JMIR Publications

ABSTRACT

Background:

Point-of-care testing (POCT) generates intrinsically fast, inherently spatial, and immediately actionable results. Lessons learned in rural Cambodia and America create a framework for planning and mobilizing POCT with telehealth intervention. Timely diagnosis can help communities assess the spread of highly infectious diseases, mitigate outbreaks, and manage risk in rural and resource-limited settings.

Objective:

To identify needs for POCT in Cambodian border provinces during peak COVID-19 outbreaks and to quantify geospatial gaps in access to diagnostics during community lockdowns.

Methods:

Focus groups, interactive learners, webinar participants, virtual contacts, academic experts, public health experts, and local officials defined needs and priorities for diagnostics in rural Cambodia during the height of the COVID-19 pandemic. We analyzed geographic distances and transit times to testing in border provinces and assessed a high-risk province (Banteay Meanchey) where people crossed borders daily and spread disease. We strategized access to rapid antigen testing and proposed sites for molecular diagnostics.

Results:

Cambodia struggled with outbreaks which were difficult to manage in rural and isolated areas where diagnostics were insufficient to meet needs. Border province (N=17) median transit time to testing sites was 73 (range 1-494) minutes and in high-risk Banteay Meanchey Province (N=9 districts), 90 (10-150) minutes. Within Cambodian border provinces, maximum versus minimum distances and access times for testing differed significantly (P<0.05). Pareto plots revealed geospatial gaps in access to testing for people not centrally located. At the time of epidemic peaks in Southeast Asia, mathematical analyses showed only one rapid antigen test available met World Health Organization sensitivity >80% requirement. We observed that in rural Yolo and Solano Counties, California, vending machines and public libraries dispensing free COVID-19 test kits 24/7 improved public access to diagnostics. Mobile testing vans equipped with COVID-19 antigen, RT-PCR, and multiplex influenza A/B testing proved useful for differential diagnosis, public awareness, travel certifications, and integrated telehealth treatment.

Conclusions:

Rural diagnostic portals implemented in America demonstrate a feasible public health strategy for limited-resource countries.
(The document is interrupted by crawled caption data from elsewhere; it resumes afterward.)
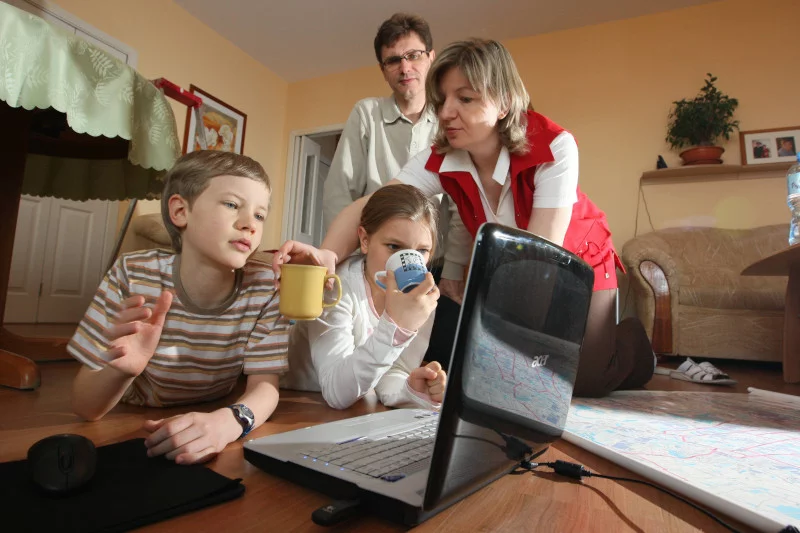 Edukacja zdalna - jakie można dostać kary za brak kamerki i mikrofonu Edukacja zdalna - jakie można dostać kary za brak kamerki i mikrofonu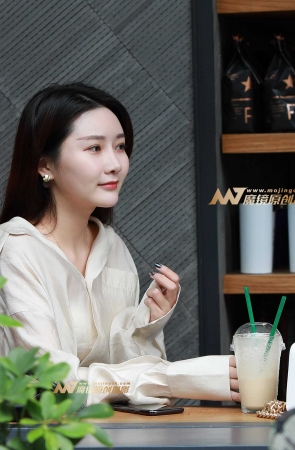 漂亮白皙美女 我愿意为你买单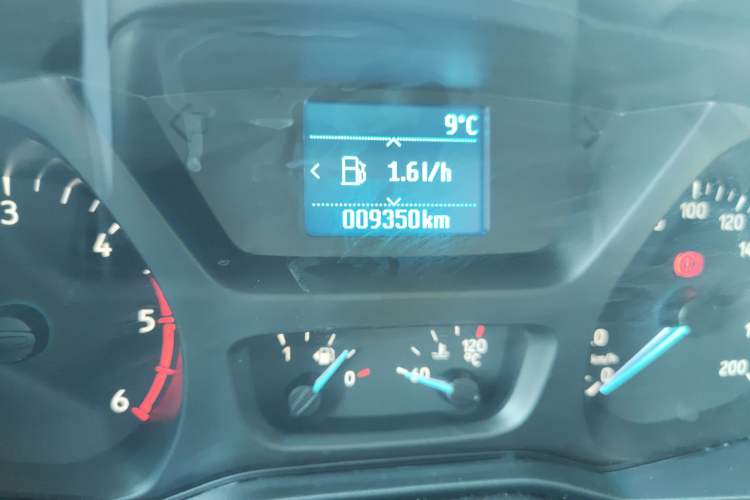 Used Ford Transit 2019 2.0T Diesel Multi-Purpose Commercial Vehicle Short Wheelbase Low Roof 6-Seater China VI Standard Odometer Close Up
Automated dispensers and mobile POCT can respond on demand to COVID-19 surges and enhance public health preparedness for future outbreaks. Point-of-need planning can help build resilience and assure spatial justice. Public health assets should include higher quality, lower cost, readily accessible, and user friendly POC technologies, such as self-testing for diagnosis, distributed border detection for surveillance, and mobile diagnostics vans for quick telehealth treatment of symptomatic infected patients. High-risk settings will benefit from synthesis of geospatially optimized POCT, automated 24/7 test access, and timely diagnosis of symptomatic patients at points of need now, during new surges, and in future pandemics.